マイクロソフト、通信業界向け統合AI基盤を発表
- •マイクロソフトは、通信事業のデータと運用を統合するインテリジェンス層「Microsoft IQ」を立ち上げた。
- •「Azure Local」により、外部接続のないソブリン環境下でも高度なAIモデル推論が可能となった。
- •通信事業者は生成AIの導入によって、最大5倍の投資収益率(ROI)を達成していると報告されている。
マイクロソフトは「MWC 2026」に先駆け、通信業界のデジタル変革を牽引する統合AIプラットフォームを発表した。この戦略の中核を成すのが、Work、Fabric、Foundryの3層で構成されるフレームワーク「Microsoft IQ」である。同プラットフォームは、通信事業特有の文脈をAIエージェントに理解させることで、バラバラに存在していたデータソースを接続する。これにより、事業者は単なる試験運用から、カスタマーサービスやネットワーク管理を自動化する「コネクテッド・インテリジェンス」へと進化できるのだ。

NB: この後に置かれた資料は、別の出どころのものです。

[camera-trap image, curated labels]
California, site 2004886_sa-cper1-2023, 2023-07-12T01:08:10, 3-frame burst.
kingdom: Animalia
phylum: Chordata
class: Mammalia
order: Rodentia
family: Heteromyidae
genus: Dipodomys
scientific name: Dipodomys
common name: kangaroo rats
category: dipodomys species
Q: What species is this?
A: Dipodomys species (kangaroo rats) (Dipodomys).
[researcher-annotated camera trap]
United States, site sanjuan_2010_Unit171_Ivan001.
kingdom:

高いセキュリティが求められる規制業界向けには、「Azure Local」を通じてソブリンクラウド機能を強化している。今回のアップデートでは、パブリッククラウドに常時接続せずとも、現地でクリティカルなネットワーク機能やAIモデルの推論を実行できる「切断環境」での運用が可能になった。特にNVIDIAのGPUインフラを統合したことで、データレジデンシーとコンプライアンスを厳格に維持しながら、ローカル環境で複雑なAIタスク、すなわち学習済みAIを用いて判断を行う「モデル推論」を完結させることが可能だ。

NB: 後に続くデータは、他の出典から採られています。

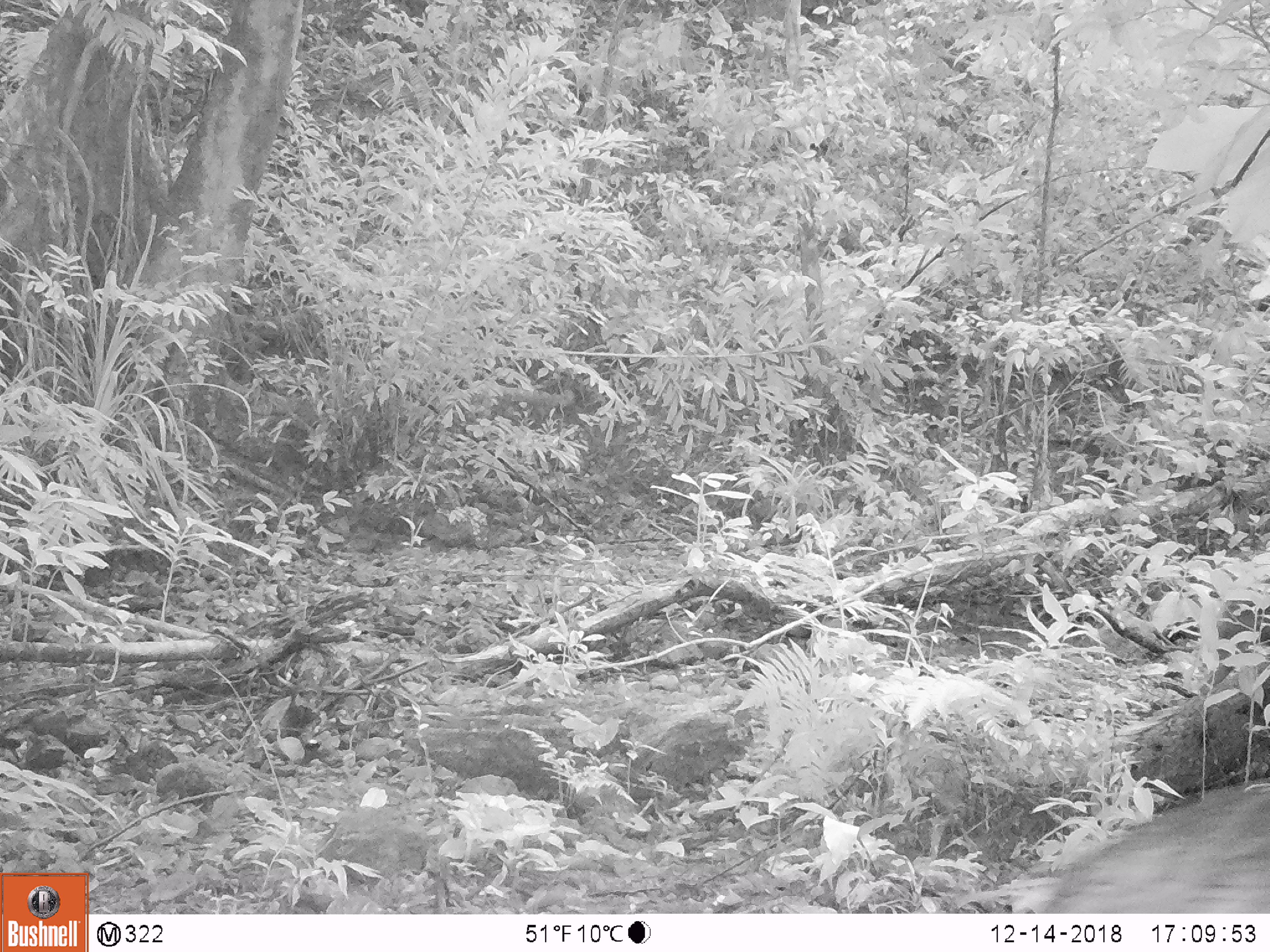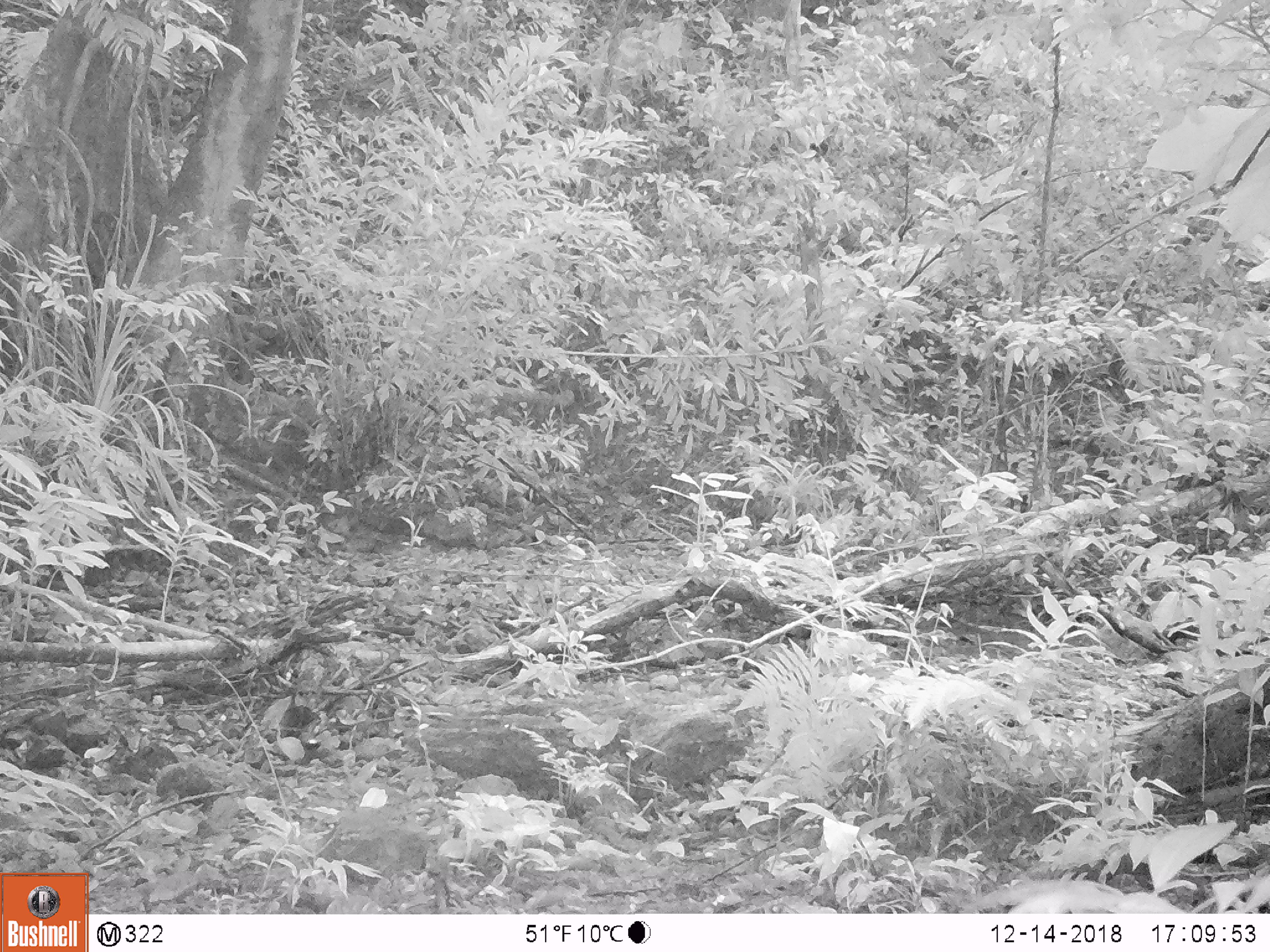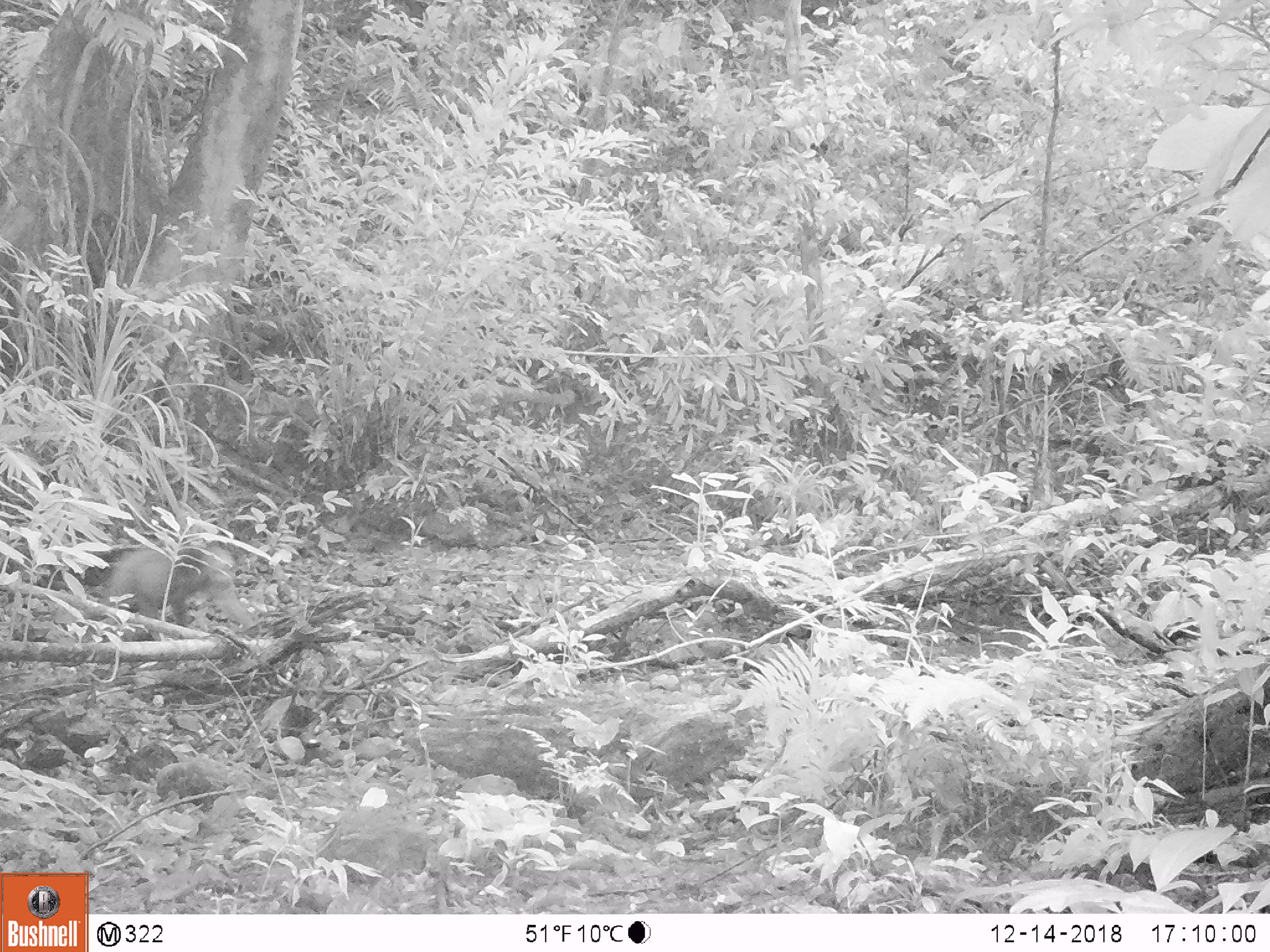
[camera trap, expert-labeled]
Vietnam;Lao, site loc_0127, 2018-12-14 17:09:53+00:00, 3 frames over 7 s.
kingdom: Animalia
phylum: Chordata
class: Mammalia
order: Primates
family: Cercopithecidae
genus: Macaca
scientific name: Macaca arctoides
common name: stump-tailed macaque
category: stump tailed macaque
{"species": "stump tailed macaque (stump-tailed macaque) (Macaca arctoides)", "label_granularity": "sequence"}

こうした技術導入の経済的効果はすでに数字に表れており、調査によると通信分野での生成AI活用による投資収益率は約3倍に達している。さらに、データの蓄積とリアルタイムな実行のギャップを埋めるため、マイクロソフトは「Azure Databricks Lakebase」もあわせて発表した。この管理環境により、開発者はデータレイクハウス内で高速なトランザクションを直接処理できるようになる。その結果、レガシーシステム特有の摩擦が解消され、真の自律型ネットワーク運用への道が開かれることになるだろう。